ACTIONS TO TAKE:
1. Rewrite the paragraph of the dissenting opinion on the Iowa dramshop statute that begins "This defendant is a convenience store" more briefly, keeping its main facts.
2. According to the dissenting opinion on the Iowa dramshop statute, how many carryout permittees are there in Iowa?
3. In the dissenting opinion on the Iowa dramshop statute, rewrite the part from "The Iowa dramshop" to "to consume it.", changing "bizarre" to "absurd".

PASSAGE FOR REVIEW:
###

(dissenting).
The Iowa dramshop statute for many years provided an adequate remedy for persons injured by the acts of intoxicated patrons, but that is no longer so. The legislature has now restricted the scope of section 123.92 so severely that it is applicable in only limited situations. In the case of a sale by a carryout permittee, such as Risco, it is not applicable at all. The effects of this section, as now interpreted by the majority, are bizarre: an innocent victim is denied recovery from the wrongdoer while this wrongdoer (and over 3000 similarly situated permittees) gain the peace of mind of knowing that, regardless of the egregiousness of their actions by selling to an intoxicated person or a minor, they cannot be held liable if the customer simply takes the beer outside the store to consume it.
The wisdom of legislation, or the lack of it, is not for us to decide. The parameters of the common law, however, are very much the responsibility of the court, and we have a constitutional mandate to “issue all writs and process necessary to secure justice” for Iowa’s litigants. Iowa Const, art. V, § 4. The majority opinion abdicates our common-law responsibilities to the legislature and sacrifices justice in the name of judicial consistency.
When a dramshop statute is so narrowly drawn that it fails to provide a reasonable means of recovery for victims and a reasonable deterrent to the negligent furnishing of alcohol, there is a recognized right at common law for a victim to sue the provider of the alcohol. Other courts have so held, and so has this court in other cases, when the defendant is not a licensee or permittee. The majority refuses to recognize it here because the defendant is a permittee. The permittee is shielded from liability by the dramshop statute, according to the majority, even though the dramshop statute does not apply!
I dissent from the majority’s refusal to recognize a common-law claim because (1) it totally deprives an innocent victim of a civil remedy against a party responsible for *639his injuries, and (2) it eliminates a significant deterrent to future misconduct by liquor vendors. The result is a miscarriage of justice — to the victim and to the motoring public. From a policy standpoint, there is no support for the ruling. In fact, the majority does not even claim any policy support for it. Sadly, the majority reaches this result by ignoring statutory rules for the interpretation of our dramshop statute.
This defendant is a convenience store situated, as virtually all of them are, on a busy highway, engaged in the sale of cold beer to a motoring public. This is a singularly dangerous business. At least half of all highway deaths are caused by drunk drivers, and alcohol-impaired driving is the number one killer of young people in this country. The New Hope of Solution, Presidential Commission on Drunk Driving, pp. 1-2 (Final Report 1984) [hereinafter Presidential Commission Final Report]. In Iowa there are over 3000 carryout permittees, many of which, like Casey’s, are situated on busy highways.
In the argument of this case, Risco claimed that, despite its highway location and despite the fact it was dispensing beer to automobile drivers, it is absolutely immune from any civil liability, even if its driver-customer is “dead drunk.” As outrageous as this sounds, this is exactly what the court is saying today.
While the majority pays lip service to the problems created by immunizing carryout licensees such as this defendant, it concludes that we are unable to provide a remedy for two reasons: (1) the legislature has preempted the field by adopting the dramshop statute, Iowa Code § 123.92 (1989); and (2) recognition of a common-law cause of action would be inconsistent with prior opinions of this court.

###

RAW DATA:
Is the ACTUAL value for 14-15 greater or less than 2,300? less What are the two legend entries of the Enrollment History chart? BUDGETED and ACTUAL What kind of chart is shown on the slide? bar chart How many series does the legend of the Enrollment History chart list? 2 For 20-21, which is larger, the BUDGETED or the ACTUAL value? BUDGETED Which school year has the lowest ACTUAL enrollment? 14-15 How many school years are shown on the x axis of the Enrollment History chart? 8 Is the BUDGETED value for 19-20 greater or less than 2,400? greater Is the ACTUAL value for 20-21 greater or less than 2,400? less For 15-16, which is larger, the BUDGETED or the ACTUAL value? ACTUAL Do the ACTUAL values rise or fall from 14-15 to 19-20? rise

###

OUTPUTS FOR THE TASKS:
1. The defendant is a convenience store on a busy highway, as nearly all such stores are, selling cold beer to motorists. This is a singularly dangerous business. The 1984 final report of the Presidential Commission on Drunk Driving states that drunk drivers cause at least half of all highway deaths and that alcohol-impaired driving is the leading killer of young people in the country. Iowa has over 3000 carryout permittees, and many of them, like Casey's, are on busy highways.

2. There are over 3000.

3.
The Iowa dramshop statute for many years provided an adequate remedy for persons injured by the acts of intoxicated patrons, but that is no longer so. The legislature has now restricted the scope of section 123.92 so severely that it is applicable in only limited situations. In the case of a sale by a carryout permittee, such as Risco, it is not applicable at all. The effects of this section, as now interpreted by the majority, are absurd: an innocent victim is denied recovery from the wrongdoer while this wrongdoer (and over 3000 similarly situated permittees) gain the peace of mind of knowing that, regardless of the egregiousness of their actions by selling to an intoxicated person or a minor, they cannot be held liable if the customer simply takes the beer outside the store to consume it.